Directions for this task: Exactly the lines below from the line with "red fall wallpaper - photo #17" through the line with "easy animals for money (1)" must make up the answer, both ends included and pictures left out.

The data:
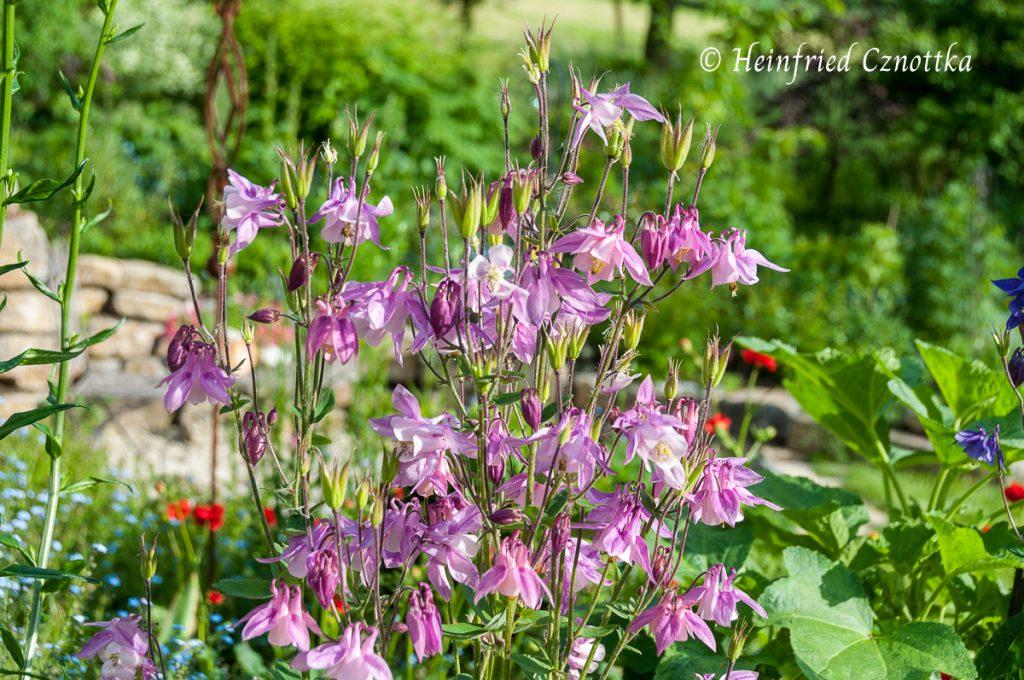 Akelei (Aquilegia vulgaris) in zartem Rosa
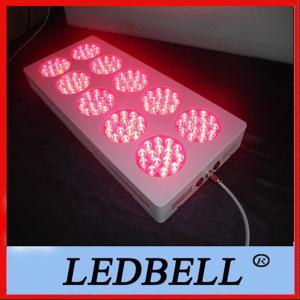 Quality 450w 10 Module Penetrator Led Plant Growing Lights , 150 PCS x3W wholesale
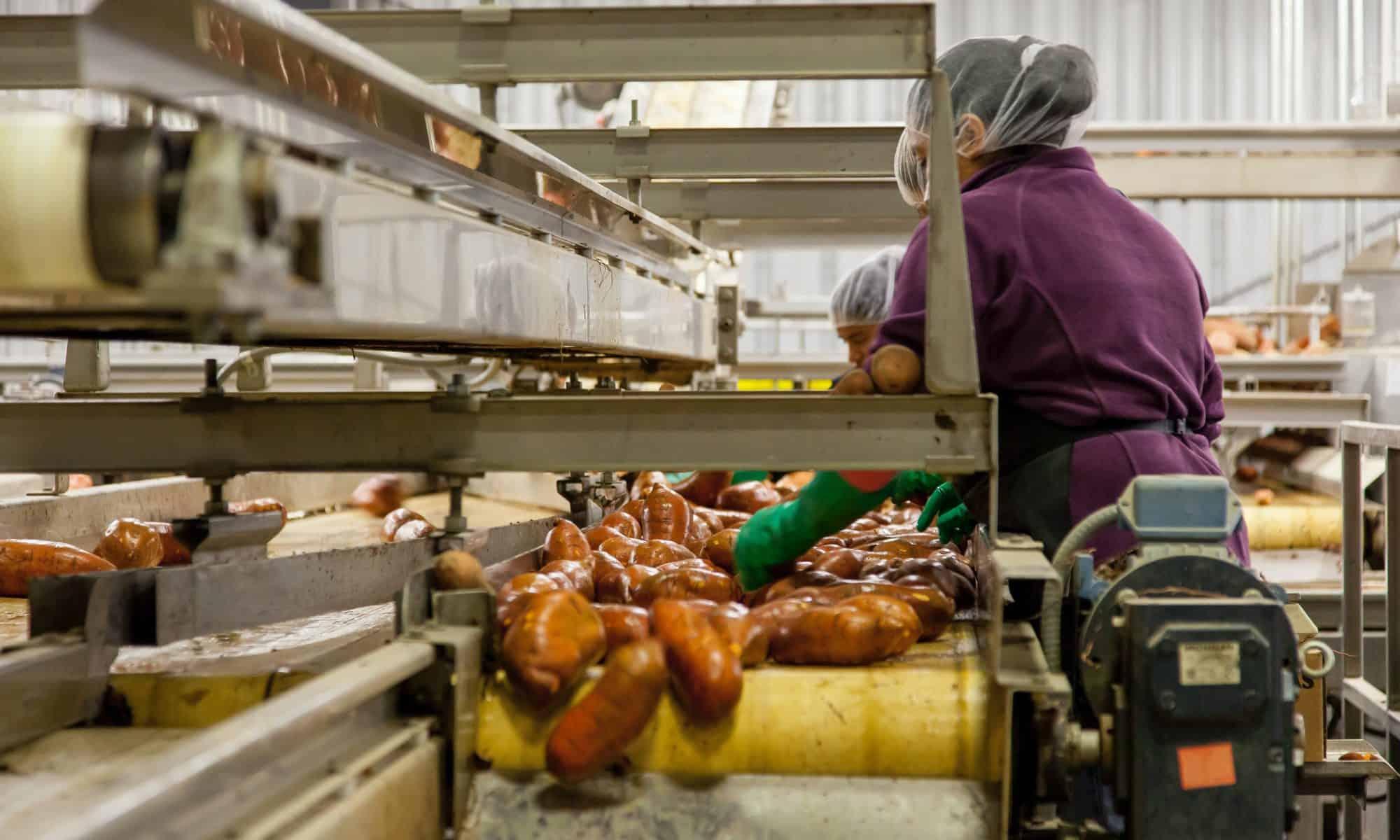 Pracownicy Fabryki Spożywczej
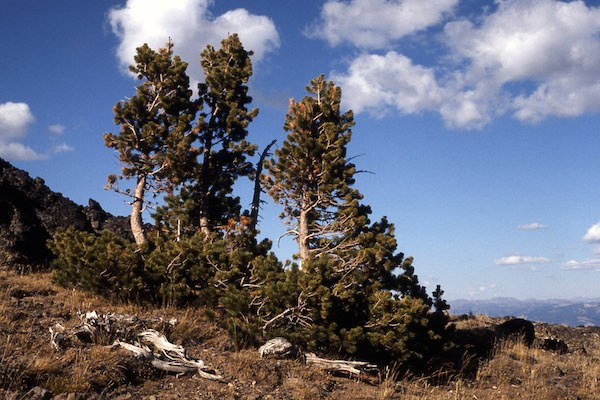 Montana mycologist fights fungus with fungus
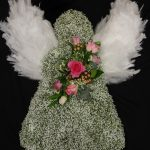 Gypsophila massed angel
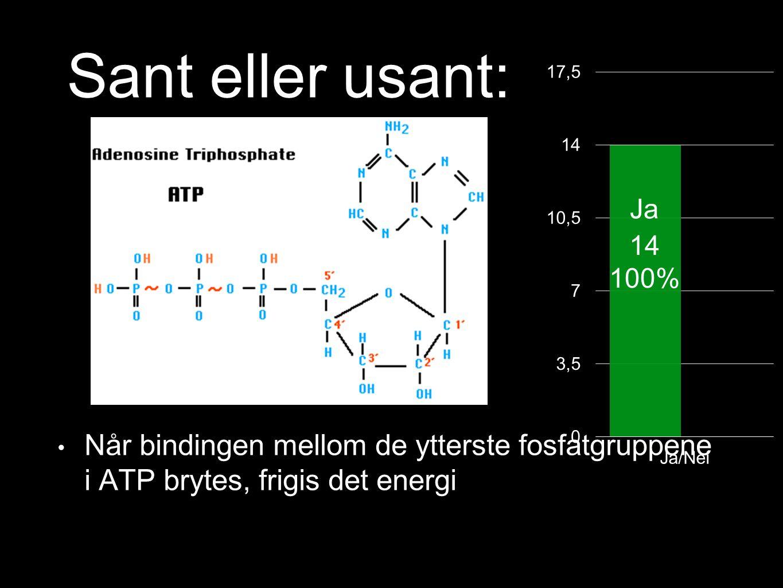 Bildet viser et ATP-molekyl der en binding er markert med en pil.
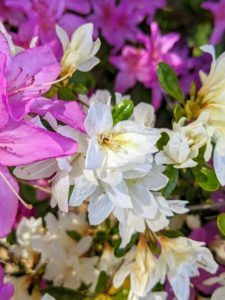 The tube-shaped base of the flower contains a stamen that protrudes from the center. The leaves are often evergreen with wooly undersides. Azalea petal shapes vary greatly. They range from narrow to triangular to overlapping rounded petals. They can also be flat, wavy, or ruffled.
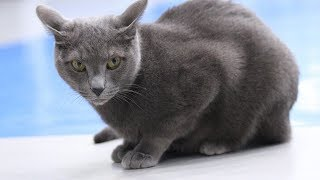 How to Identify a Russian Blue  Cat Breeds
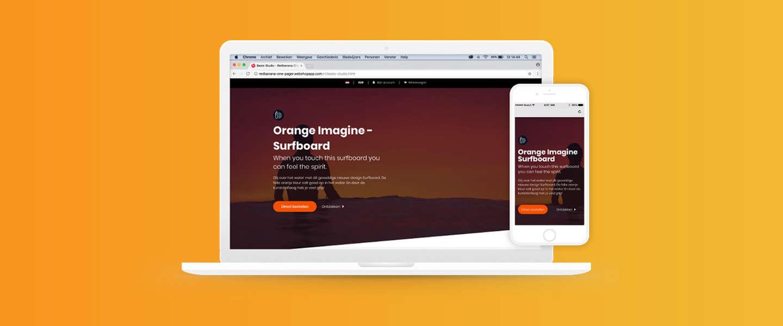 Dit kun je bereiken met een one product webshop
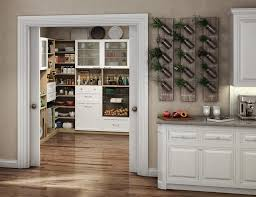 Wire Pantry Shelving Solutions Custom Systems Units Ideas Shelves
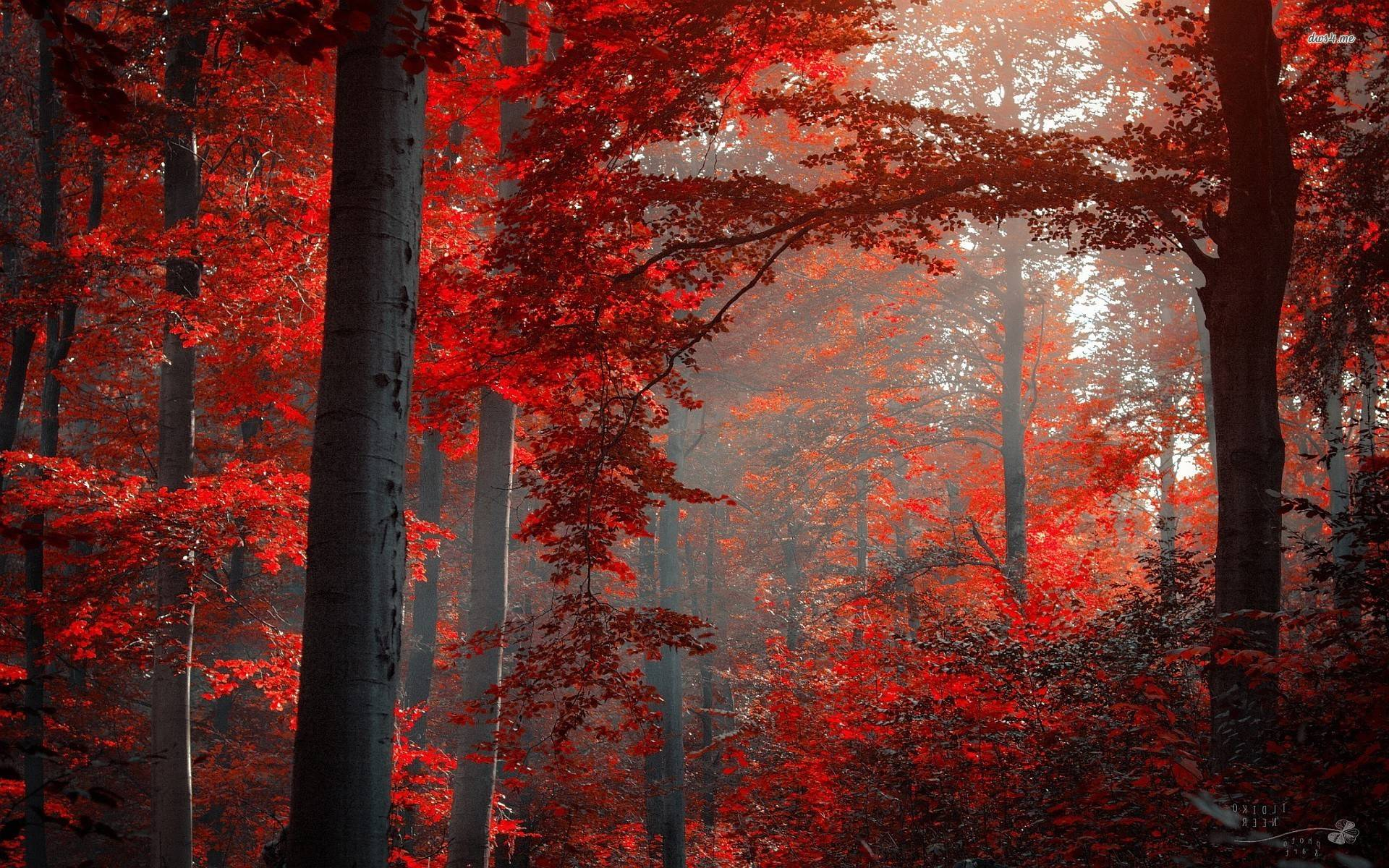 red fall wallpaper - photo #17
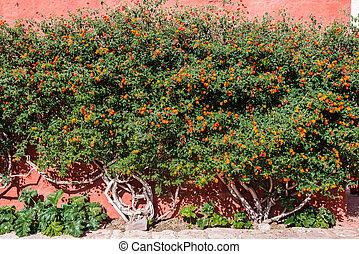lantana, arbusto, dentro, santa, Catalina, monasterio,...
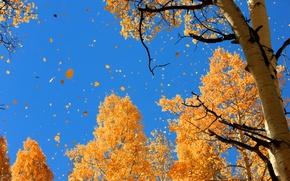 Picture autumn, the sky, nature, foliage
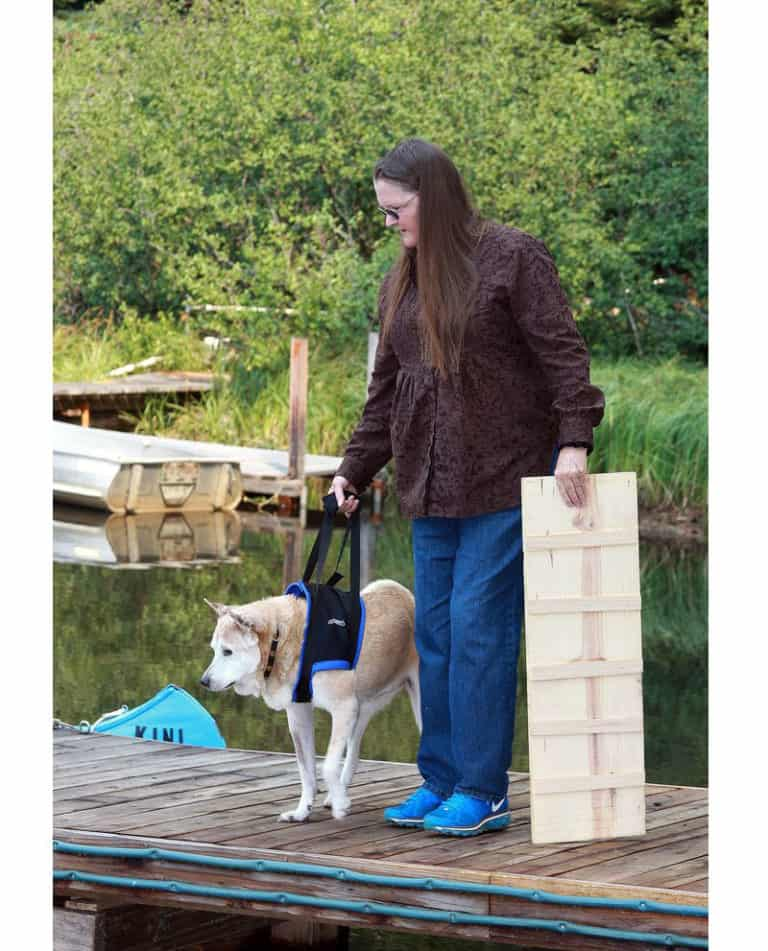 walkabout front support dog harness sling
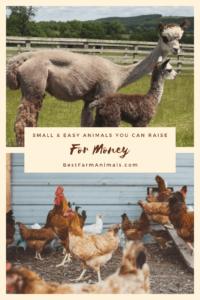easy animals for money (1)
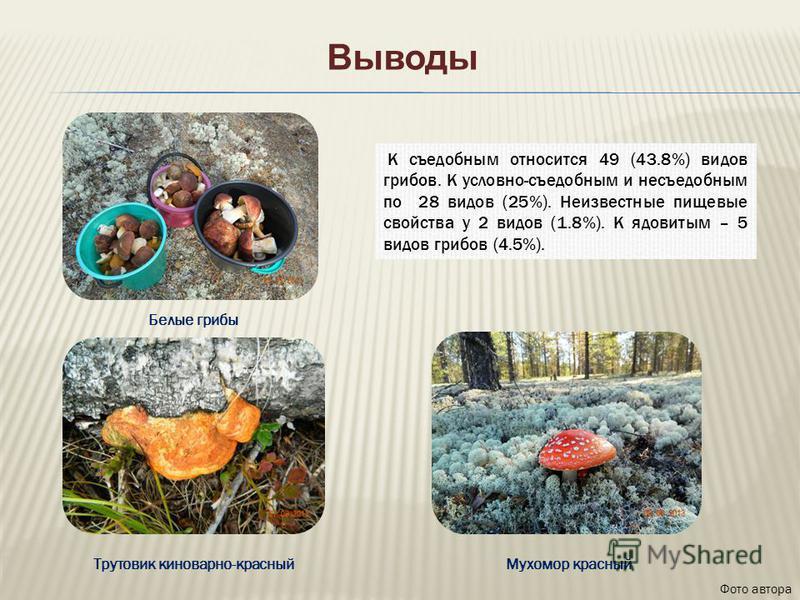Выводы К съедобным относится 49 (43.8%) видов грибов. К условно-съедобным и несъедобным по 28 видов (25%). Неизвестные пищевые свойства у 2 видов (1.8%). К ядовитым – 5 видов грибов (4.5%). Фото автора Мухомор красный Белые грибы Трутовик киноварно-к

Output:
 red fall wallpaper - photo #17
lantana, arbusto, dentro, santa, Catalina, monasterio,...
 Picture autumn, the sky, nature, foliage
 walkabout front support dog harness sling
easy animals for money (1)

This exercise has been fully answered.